John Warren, a University of Minnesota sociology professor, spent years researching the correlation between high school exit exams and dropout rates.
He, along with other researchers, speculated that retention — requiring students to repeat a grade — may increase dropout numbers. But no data existed on state retention rates.
In 2009, Warren and sociology graduate student James Saliba decided to measure retention rates in public school students in grades one through eight.
The study, published in the Educational Researcher in November, is the first of its kind to measure retention rate by state rather than nationwide.
Warren said retention rates are guided by state education policies and there’s no federal policy on it. According to Warren, the national-level estimates are insufficient.
“Local and state policies affect the rates, so there’s no reason to think that they’re similar across states, and it turns out they’re not,” he said. “It’s really something that varies from state to state.”
The research was the first to use a mathematical data collection strategy. According to the University News Service, it’s also the first to use the U.S. Department of Education’s Common Core of Data — a program that collects annual data on public schools in the U.S.
The study found that, in general, the rate of retention is highest among first grade students, but overall varies from state to state.
“I think first grade is kind of a formative year, it’s where you begin to do the building blocks of reading and math and it’s always hard to tell when a kid is ready to move on,” Warren said. “I think there is a sentiment, right or wrong, that it might do some good to hold a kid back in first grade to help them build those foundational skills.”
Despite the new technique, the study concedes that the data collection model is most accurate when used to measure retention in first through eighth grades rather than high school grades, which often rely on credit load to determine year in school.
This can make grade placement difficult.
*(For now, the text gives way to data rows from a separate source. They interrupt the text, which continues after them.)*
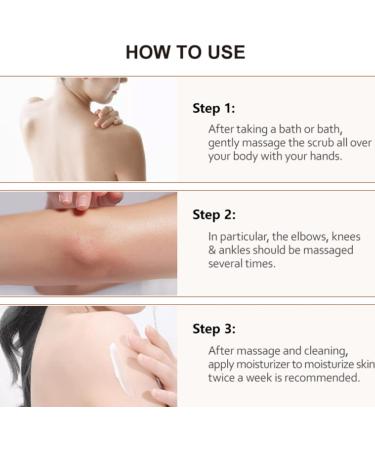 HOW TO USE

Step 1:

After taking a bath or bath, gently massage the scrub all over your body with your hands.

Step 2:

In particular, the elbows, knees & ankles should be massaged several times.

Step 3:

After massage and cleaning, apply moisturizer to moisturize skin twice a week is recommended.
A student may be in his or her sophomore year of high school, for example, but a junior in terms of credits earned.
“There is sometimes a difference between what a school administratively classifies a student as compared to what a student would think of themselves as,” Warren said.
Warren said he hopes future research will look into this conflict and find ways to measure retention rates in high school. He said he also would like to see researchers examine retention rates across social groups and analyze data over a longer period of time.
“I hope I look back in several years,” he said, “and a lot people have published improvements on what we’ve done.”